Scott County Jail Statistics

Statistic Impact Point
The longest time an inmate can be sentenced to the Scott County Jail is one year.

People don't stay in jail forever - and jail sentences are much shorter than prison sentences. With very few exceptions, everyone in the Scott County Jail will be back in Scott County very quickly. Jails are very different from prisons.

The number of people booked at the Scott County Jail more than doubled from 1994 to 2000. In 2002, there were about 7,500 jail bookings - about one every hour and 10 minutes. As a central booking agency for all law enforcement agencies in Scott County, the jail has to handle a large number of people. Jail bookings are not rare events. There are a lot of people who pass through the Scott County Jail.
Half of jail inmates are 30 years old or older. People often think that only young men are at risk of being arrested. Mandatory sentencing has changed all that. As the population of the county and nation has gotten older, the jail population has aged also. People who think that the requirements for jail space will go down just because the population of the County and nation is aging have failed to consider the impact of legislative and social change.
Women account for 20% of people booked. One of the fastest growing segments of jail and prison populations is the female offender population. Leaving aside the potential that some of this is caused by social change, it's clear that mandatory sentencing plays a role in this change. The problem for Scott County is that the current facility does not provide adequate space for female offenders.
About 15% of people who are arrested are released in 4 hours or less - and about 66% are released in 48 hours.

People think - intuitively, but incorrectly - that when someone is arrested they will be gone for a long time. For most people, that isn't true. People are back in the community very quickly.

The "flip side" of this is that the 33% of people who stay longer than 48 hours tend to stay in jail for long periods of time. Only 5% of people who are booked stay longer than 60 days - but this group of people use more than half of all the jail bed space that is used. This is the population that the system needs to do something about to keep on managing the jail population.

In May of 2002, 232 people were in jail.

The jail can only legally hold 208-212 inmates; the difference in capacity comes from how the holding cells in booking can be used.

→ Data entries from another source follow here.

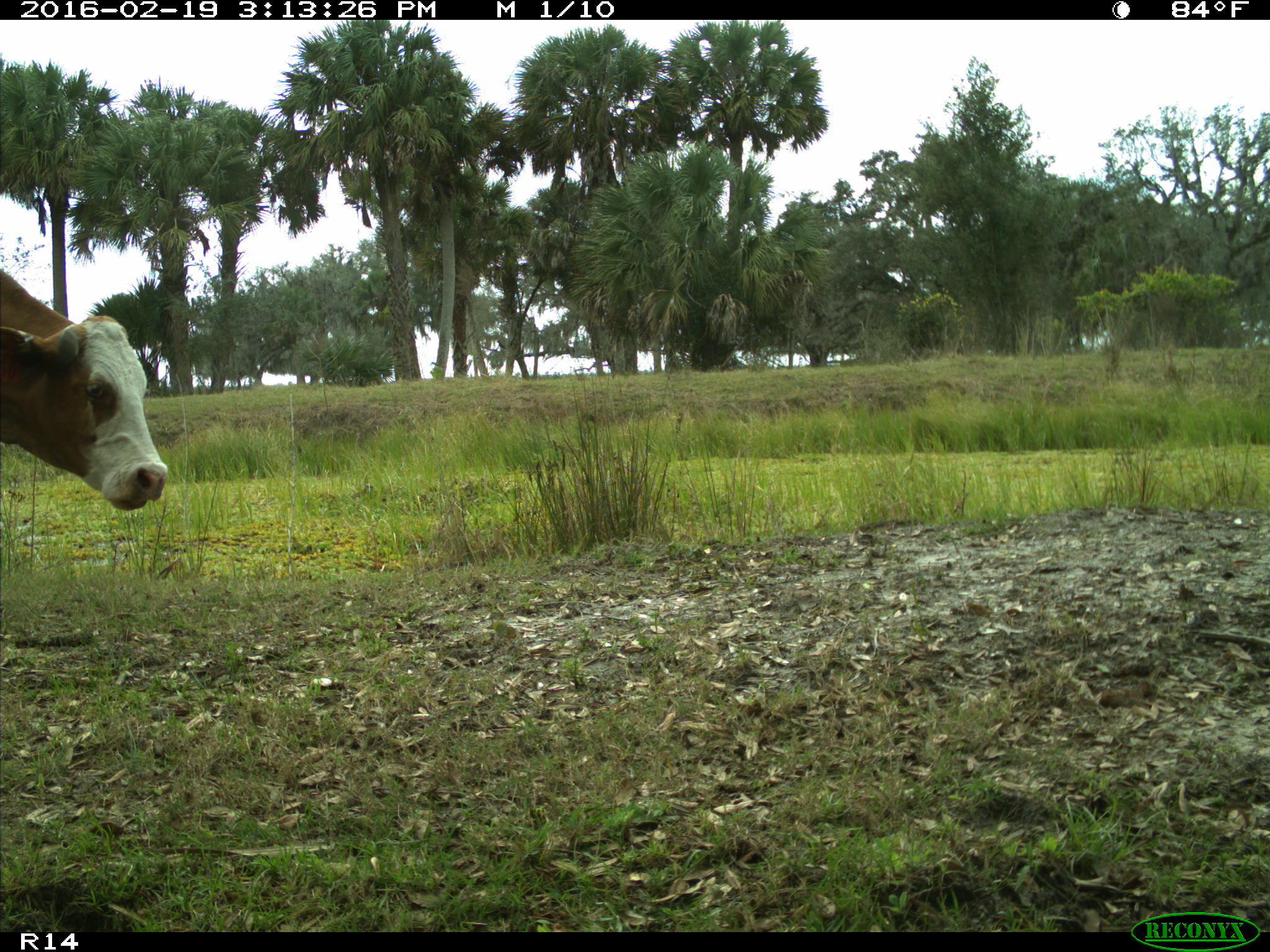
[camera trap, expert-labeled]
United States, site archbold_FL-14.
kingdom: Animalia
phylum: Chordata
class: Mammalia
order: Artiodactyla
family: Bovidae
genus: Bos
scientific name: Bos taurus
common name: domestic cow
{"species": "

Scott County has had to board more inmates out this year - and given the number of serious felons in custody now, there is little indication that this will stop in the near future.

81% were pretrial detainees Pretrial detainees have not been convicted of anything. As a result, the idea that punishment is the main reason why people go to jail isn't true in Scott County. Pretrial detainees are held in jail if bond is not permitted (because of the seriousness of their crime), because they do not have the financial resources to make a cash or property bond, or because they are considered too high a risk of flight if released through pretrial release.
85% of people booked at the jail live in Iowa; 77% live in Scott County. Scott and Rock Island County account for 85% of all bookings. These are generally not strangers; the people in this jail live in Scott County and the Quad Cities. When they get released from jail, they are not going elsewhere - they are generally going back to their homes.
About 25% are unemployed at the time they are arrested; about 15% are unskilled laborers. This population has no way of sustaining itself when released without relying on either friends, family, social service agencies - or resuming a criminal lifestyle.
The average number of times that a person was booked into the jail in 2000 was 1.33. 60% indicated that they had been booked at this jail before. Right now, the Scott County Jail is operating something like a revolving door. These statistics are measures of recidivism - about one-third of all people arrested are back in jail within the year - and 60% of all people had been in this jail previously. More than two-thirds of those who said they had been in jail before had been jail in the last two years. This would suggest that recidivism is high at the Scott County Jail. And this is only the Scott County Jail - not all jails.
About 25% of people who were booked at the jail were charged with felonies; the rest were charged with misdemeanor offenses. Misdemeanor offenses result in short sentences. While people charged with aggravated and serious misdemeanors can be sent to prison, their sentences are short - two years or less. With good time, they can often be back in the community in less than a year.
The most common reason why people are arrested and booked at the jail is because they have failed to appear in court - most often they were on unsupervised probation. While the initial charge may not have been a particularly serious offense, in the long-term, these people have a significant impact because they use a disproportionate amount of law enforcement, prosecution, judicial and jail resources. They also typically do not pay back the community for the harm that they have done.
46% of all people booked are released on bond. Release on bond is the most common way people get out of jail. About half of the bond releases are as a result of pretrial release.
About 4% of people booked are sent to prison. The perception that everyone booked at the jail ends up going to prison is not accurate; the justice system deals with most people who are booked at the jail through a wide variety of sanctions.